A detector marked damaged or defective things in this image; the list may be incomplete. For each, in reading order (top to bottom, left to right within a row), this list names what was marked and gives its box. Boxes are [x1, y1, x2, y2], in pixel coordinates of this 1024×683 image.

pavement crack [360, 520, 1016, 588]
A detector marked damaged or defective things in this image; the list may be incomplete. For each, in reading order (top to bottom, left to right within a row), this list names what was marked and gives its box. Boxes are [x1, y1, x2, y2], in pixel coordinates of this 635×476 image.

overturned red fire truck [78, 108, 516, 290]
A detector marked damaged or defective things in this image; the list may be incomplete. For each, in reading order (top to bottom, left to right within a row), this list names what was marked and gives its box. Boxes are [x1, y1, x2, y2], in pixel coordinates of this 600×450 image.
---
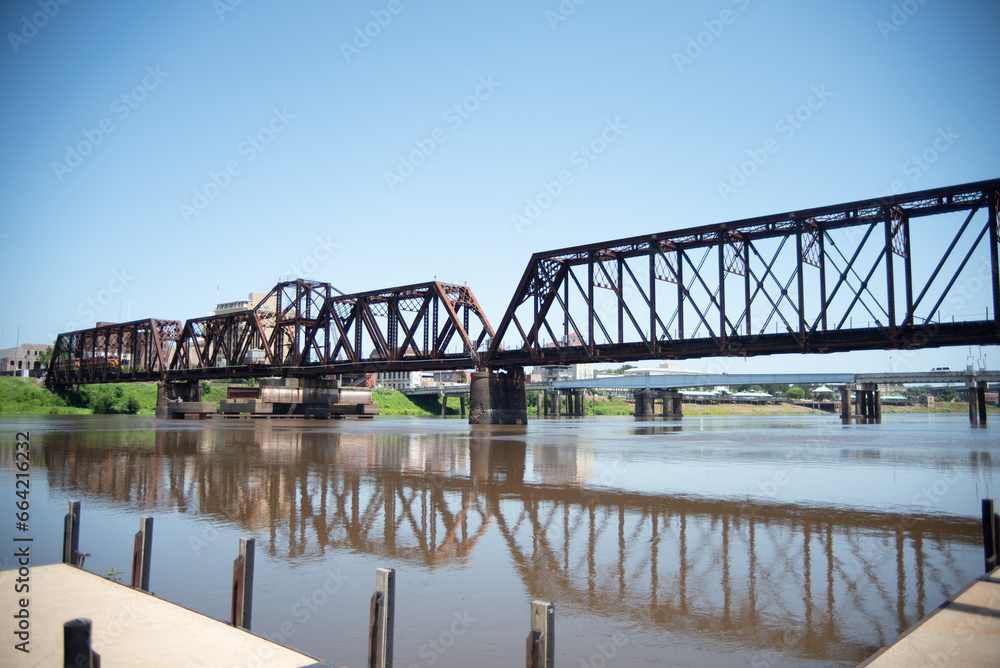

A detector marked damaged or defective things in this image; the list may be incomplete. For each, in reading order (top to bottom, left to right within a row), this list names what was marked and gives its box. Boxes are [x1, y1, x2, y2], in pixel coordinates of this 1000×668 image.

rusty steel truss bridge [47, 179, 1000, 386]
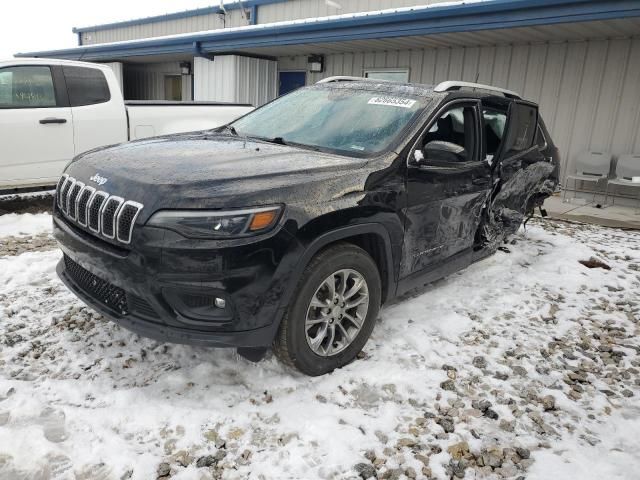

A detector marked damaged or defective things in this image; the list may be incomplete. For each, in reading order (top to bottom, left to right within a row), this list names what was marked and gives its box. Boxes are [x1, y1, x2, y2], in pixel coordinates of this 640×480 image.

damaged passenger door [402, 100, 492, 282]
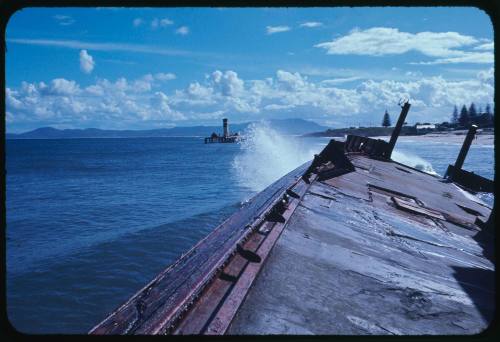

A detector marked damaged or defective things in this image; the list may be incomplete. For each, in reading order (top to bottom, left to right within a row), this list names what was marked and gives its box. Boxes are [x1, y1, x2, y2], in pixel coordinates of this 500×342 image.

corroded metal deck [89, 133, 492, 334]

#### [DIRECTIONS FOR THIS TASK]
Copy out every line of the records above, from the line containing "this 640×480 image." down to the line containing "damaged passenger door [402, 100, 492, 282]", with both of those lines included and nothing else.

#### [RESPONSE TO THE TASK]
A detector marked damaged or defective things in this image; the list may be incomplete. For each, in reading order (top to bottom, left to right within a row), this list names what was marked and gives its box. Boxes are [x1, y1, x2, y2], in pixel coordinates of this 640×480 image.

damaged passenger door [402, 100, 492, 282]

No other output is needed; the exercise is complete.